Fig. 1
Phase III trial for Japanese population. Box plots of platelet counts of patients who met primary response are shown in this figure. The time to response is around 4–8 weeks after the administration of rituximab
Based on the results in these trials, rituximab is now considered as one of the standard treatment choices for ITP in the guidelines, and medication approval is being processed in Japan.
3 Statements in the National Guidelines
The statement on the use of rituximab for ITP is slightly different between guidelines as below (Table 1).
Table 1
Comparison of guidelines for ITP
International consensus report | ASH | BCSH | Japan | |
---|---|---|---|---|
First line | Corticosteroids IVIG | Corticosteroids IVIG | Corticosteroids IVIG | Corticosteroids |
Second line | Splenectomy | Splenectomy | Splenectomy | Splenectomy |
TPO-R agonists | TPO-R agonists | High-dose steroids | ||
Rituximab | Rituximab | IVIG | ||
Immunosuppressants | Danazol | |||
Danazol | Immunosuppressants | |||
Third line | TPO-R agonists | IFN-α | TPO-R agonists | |
Rituximab | Immunosuppressants | |||
MMF | Rituximab | |||
Plasmapheresis |
In an international consensus report published in 2010, rituximab is listed as one of the second-line treatment options [10]. This report shows no preference for a particular therapy in the second-line options. The American Society of Hematology (ASH) evidence-based practice guideline published in 2011 has similar statements, which suggests rituximab be considered for patients at risk of bleeding who have failed one line of therapy such as corticosteroids, IVIG, or splenectomy (grade 2C) [11].
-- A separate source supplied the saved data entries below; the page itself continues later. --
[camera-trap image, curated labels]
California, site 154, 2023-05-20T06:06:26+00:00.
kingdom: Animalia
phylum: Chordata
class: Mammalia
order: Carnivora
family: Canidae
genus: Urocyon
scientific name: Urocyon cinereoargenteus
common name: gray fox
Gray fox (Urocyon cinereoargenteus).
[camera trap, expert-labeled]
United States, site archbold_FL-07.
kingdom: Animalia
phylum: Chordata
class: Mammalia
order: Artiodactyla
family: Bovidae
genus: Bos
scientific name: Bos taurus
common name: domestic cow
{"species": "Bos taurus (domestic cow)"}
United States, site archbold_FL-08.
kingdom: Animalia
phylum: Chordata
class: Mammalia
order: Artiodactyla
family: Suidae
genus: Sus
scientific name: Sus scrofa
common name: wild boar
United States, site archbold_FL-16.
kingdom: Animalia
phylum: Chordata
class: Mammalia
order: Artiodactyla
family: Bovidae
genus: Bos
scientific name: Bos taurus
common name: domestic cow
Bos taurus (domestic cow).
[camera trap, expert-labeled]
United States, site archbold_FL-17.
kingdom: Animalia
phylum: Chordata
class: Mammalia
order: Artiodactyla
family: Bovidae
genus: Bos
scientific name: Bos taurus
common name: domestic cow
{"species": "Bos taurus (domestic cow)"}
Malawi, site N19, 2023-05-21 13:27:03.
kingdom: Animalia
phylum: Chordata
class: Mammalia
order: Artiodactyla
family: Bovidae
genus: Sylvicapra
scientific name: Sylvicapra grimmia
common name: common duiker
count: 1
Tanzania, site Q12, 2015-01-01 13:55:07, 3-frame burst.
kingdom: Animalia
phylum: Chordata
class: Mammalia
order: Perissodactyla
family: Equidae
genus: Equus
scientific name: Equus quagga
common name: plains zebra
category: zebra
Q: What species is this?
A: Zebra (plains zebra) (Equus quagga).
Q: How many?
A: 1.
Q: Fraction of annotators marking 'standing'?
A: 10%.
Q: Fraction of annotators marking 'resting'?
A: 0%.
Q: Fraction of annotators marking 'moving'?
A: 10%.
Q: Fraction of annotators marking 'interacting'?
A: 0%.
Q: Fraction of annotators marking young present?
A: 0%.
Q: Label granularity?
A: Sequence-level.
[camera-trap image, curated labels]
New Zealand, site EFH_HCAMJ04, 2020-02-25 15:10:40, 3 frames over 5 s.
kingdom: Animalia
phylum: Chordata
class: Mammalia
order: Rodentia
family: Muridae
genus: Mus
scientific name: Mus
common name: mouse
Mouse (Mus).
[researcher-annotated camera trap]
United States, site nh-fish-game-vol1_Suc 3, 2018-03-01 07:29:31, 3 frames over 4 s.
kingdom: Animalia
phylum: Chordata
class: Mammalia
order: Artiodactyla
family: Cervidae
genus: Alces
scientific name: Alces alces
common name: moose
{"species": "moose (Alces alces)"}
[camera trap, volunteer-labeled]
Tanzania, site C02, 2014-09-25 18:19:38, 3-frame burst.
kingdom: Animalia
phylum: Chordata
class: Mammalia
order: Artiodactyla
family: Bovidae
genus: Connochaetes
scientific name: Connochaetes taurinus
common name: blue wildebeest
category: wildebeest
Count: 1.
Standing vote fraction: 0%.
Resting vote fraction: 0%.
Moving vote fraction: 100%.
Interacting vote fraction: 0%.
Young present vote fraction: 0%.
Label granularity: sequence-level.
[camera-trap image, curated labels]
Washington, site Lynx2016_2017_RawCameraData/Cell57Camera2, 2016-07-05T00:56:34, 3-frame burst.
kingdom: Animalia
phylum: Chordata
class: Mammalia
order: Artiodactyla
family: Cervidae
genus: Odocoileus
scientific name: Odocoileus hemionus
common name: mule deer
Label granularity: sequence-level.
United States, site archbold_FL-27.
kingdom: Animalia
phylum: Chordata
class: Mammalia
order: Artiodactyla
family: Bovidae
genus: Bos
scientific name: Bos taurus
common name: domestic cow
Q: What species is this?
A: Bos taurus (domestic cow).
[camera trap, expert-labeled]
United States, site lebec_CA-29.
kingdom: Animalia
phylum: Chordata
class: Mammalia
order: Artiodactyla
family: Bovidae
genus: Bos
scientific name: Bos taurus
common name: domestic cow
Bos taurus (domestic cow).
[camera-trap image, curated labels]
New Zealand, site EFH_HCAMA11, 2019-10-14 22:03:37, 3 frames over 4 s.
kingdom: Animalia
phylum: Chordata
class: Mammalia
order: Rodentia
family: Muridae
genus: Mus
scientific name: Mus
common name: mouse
On the other hand, guidelines for ITP issued by the British Committee for Standards in Haematology (BCSH), General Haematology Task Force in 2003, consider rituximab as one of the third-line treatments, and splenectomy is the second-line treatment. The Japanese reference guide for the treatment of ITP published in 2012 also states rituximab is the third-line treatment since rituximab is not approved in Japan [12].
The difference between guidelines is mainly on whether rituximab can be used before the consideration of splenectomy. In fact, there has been no randomized trial to compare the efficacy of splenectomy versus rituximab as a second-line therapy, and therefore choosing an appropriate option is challenging. The response rates with splenectomy are generally reported to be higher and more durable than with rituximab, while many clinicians and patients prefer to avoid splenectomy since a late spontaneous remission can occur, and splenectomy is relatively invasive. We need to balance the risks and benefits of these options on a case-by-case basis.
4 How to Use Rituximab
Most of the studies explained above administered rituximab doses of 375 mg/m2 IV weekly for 4 weeks. This is considered as the “standard” dose, though at the current time the best regimen of rituximab for ITP patients is yet unknown. Lower doses (100 mg IV weekly for 4 weeks) may also be effective, although associated with a longer time to response [13]. Due to the potential toxicity and expense of this medication, further studies are required to determine the optimal dose.